The two antineutrino detectors in China before the pool was filled with ultrapure water. The pool is lined with photomultiplier tubes to track any highly energetic cosmic rays that make it all the way through the overlying rock. Credit: Handout

The search to understand why matter dominates antimatter in the universe will be aided by a new experiment by Brookhaven National Laboratory and two partners in California and China.

After eight years of planning and construction, the Daya Bay Reactor Neutrino Experiment started this week in an underground facility in the mountains of southern China near the Daya Bay nuclear power plant.

The goal is to gather more information about neutrinos, the uncharged particles produced in nuclear reactions, such as those in the sun and power plants.

The experiment also involves scientists from the Institute of High Energy Physics of the Chinese Academy of Sciences, and the U.S. Department of Energy's Lawrence Berkeley National Laboratory in California.

The Brookhaven scientists "helped to design . . . the pool of water that the detectors sit in," said physicist David Jaffe of Brookhaven. "We helped design the software system."

Jaffe is working on the experiment along with the experiment's chief scientist, Steve Kettell, and chief engineer, Ralph Brown, both of Brookhaven.

After the Big Bang, matter and antimatter were created in equal quantities but antimatter has disappeared over time, in what Jaffe called "one of the great mysteries of physics."

Among the international scientific community, the Daya Bay experiment is considered the foremost effort in neutrino physics, Jaffe said.

"It's like there are six pieces in this puzzle for neutrino mixing.

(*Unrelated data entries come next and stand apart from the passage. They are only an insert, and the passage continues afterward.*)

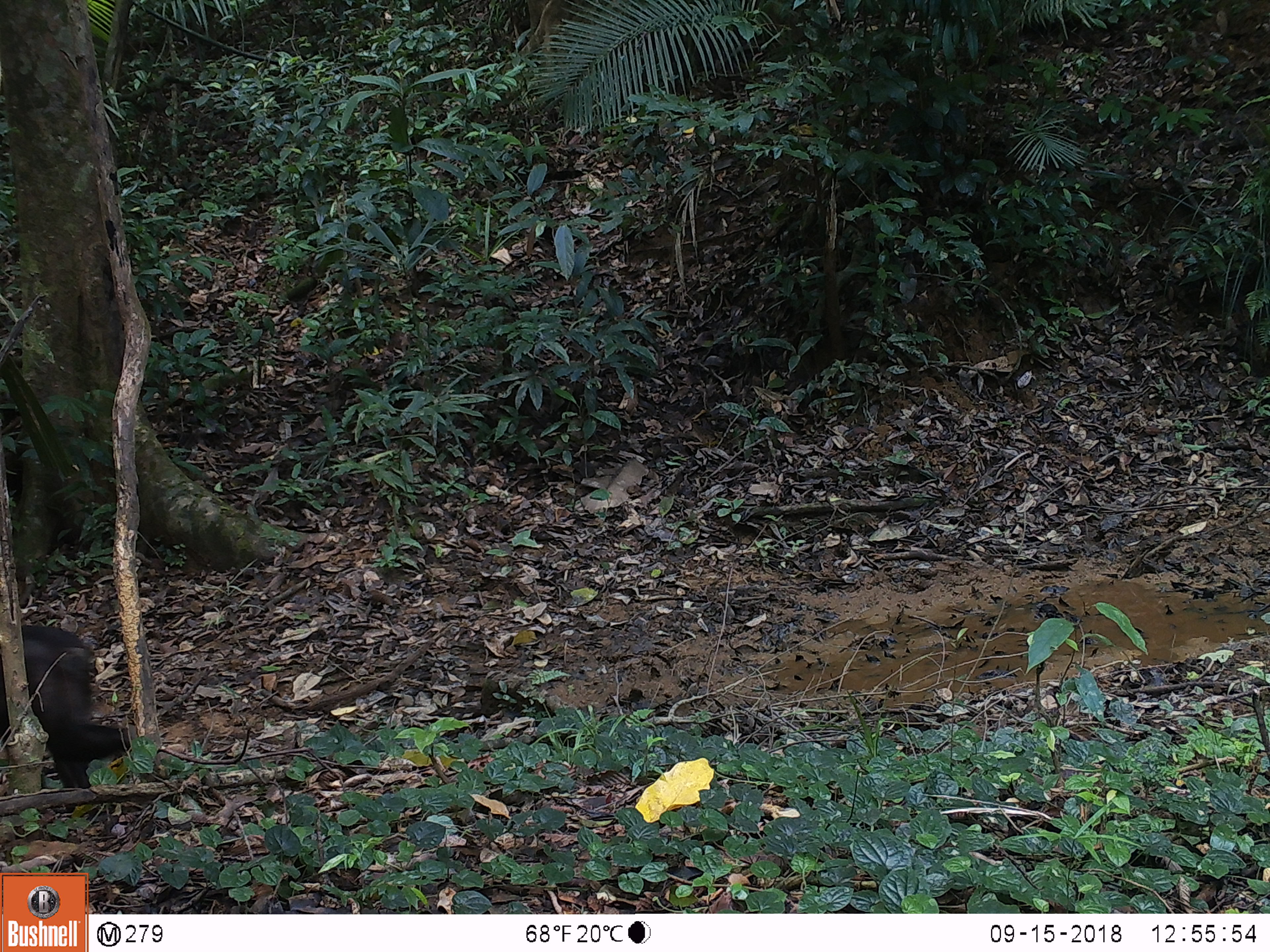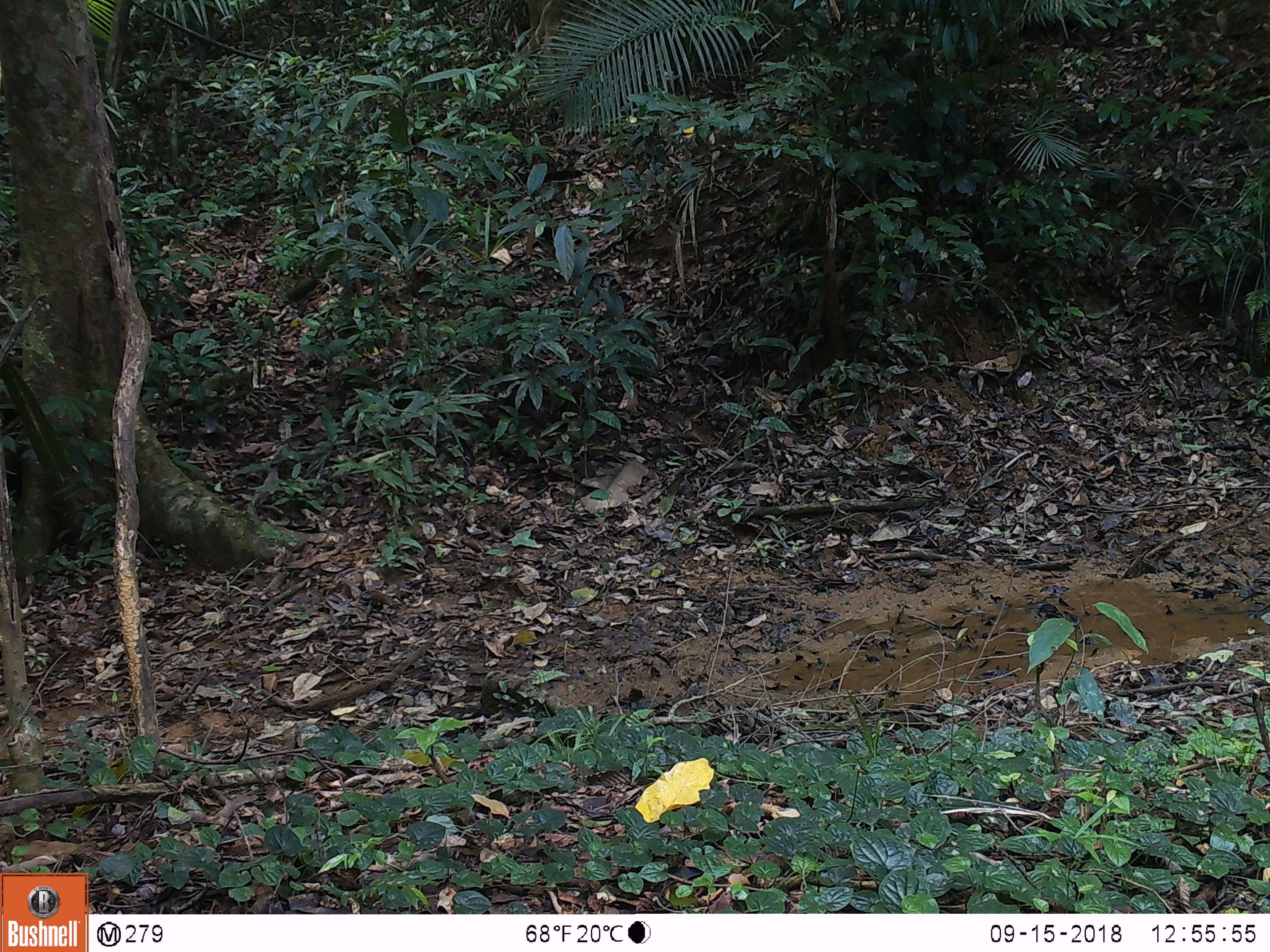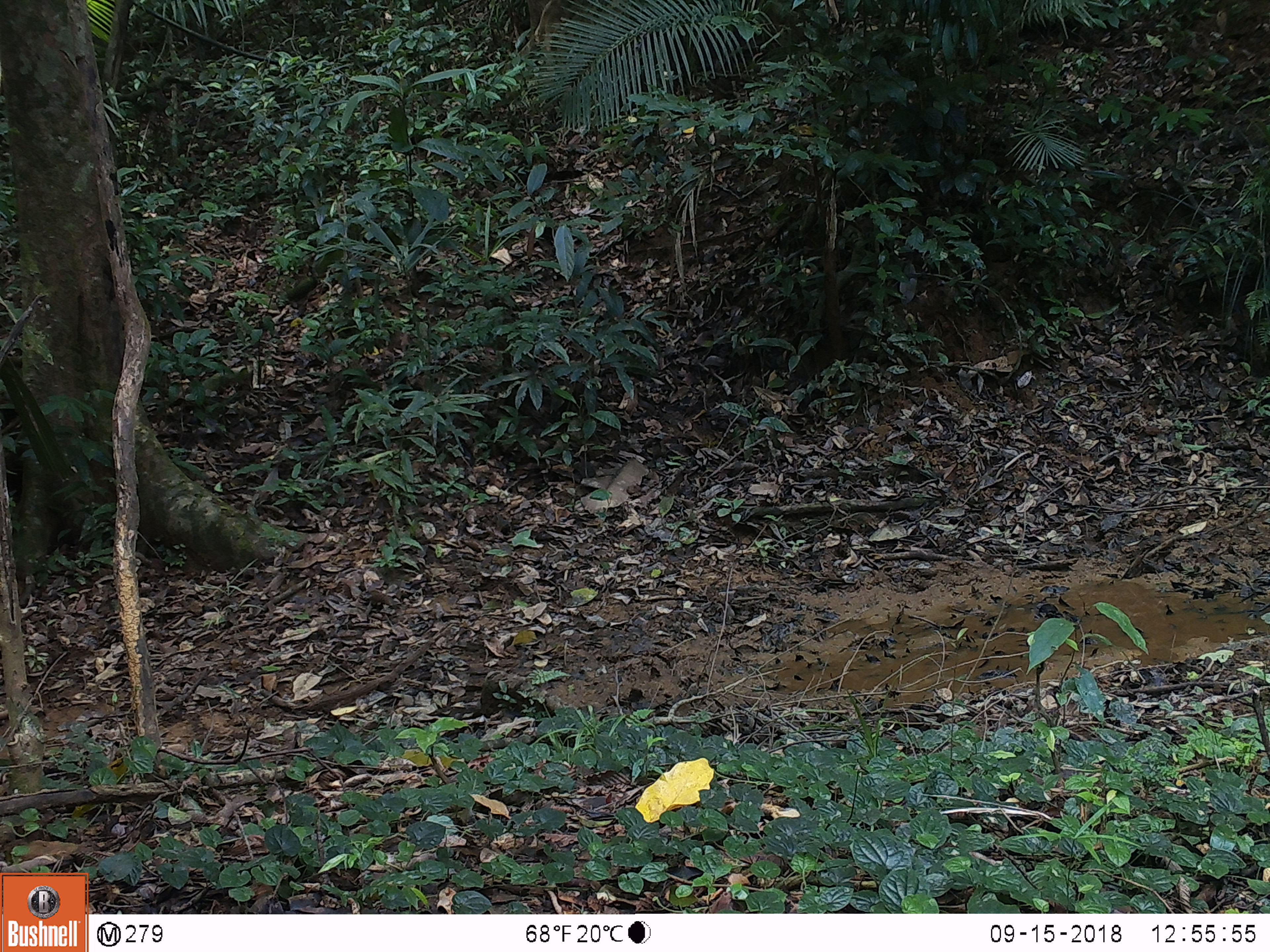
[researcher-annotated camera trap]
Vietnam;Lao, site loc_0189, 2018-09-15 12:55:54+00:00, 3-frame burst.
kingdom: Animalia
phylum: Chordata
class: Mammalia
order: Primates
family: Cercopithecidae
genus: Macaca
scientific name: Macaca arctoides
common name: stump-tailed macaque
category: stump tailed macaque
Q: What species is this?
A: Stump tailed macaque (stump-tailed macaque) (Macaca arctoides).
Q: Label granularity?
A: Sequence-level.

We know four of the pieces pretty well. One of the pieces we don't know anything about," Jaffe said. "The last one, we know a little bit about."

The Daya Bay experiment is built to gain more data about the little-known puzzle piece, including making very precise measurements of the neutrinos' oscillations.

"So we designed the detector to be much more sensitive than previous detectors," Jaffe said. "The reason for trying to measure this is to get a full picture of neutrino phenomena."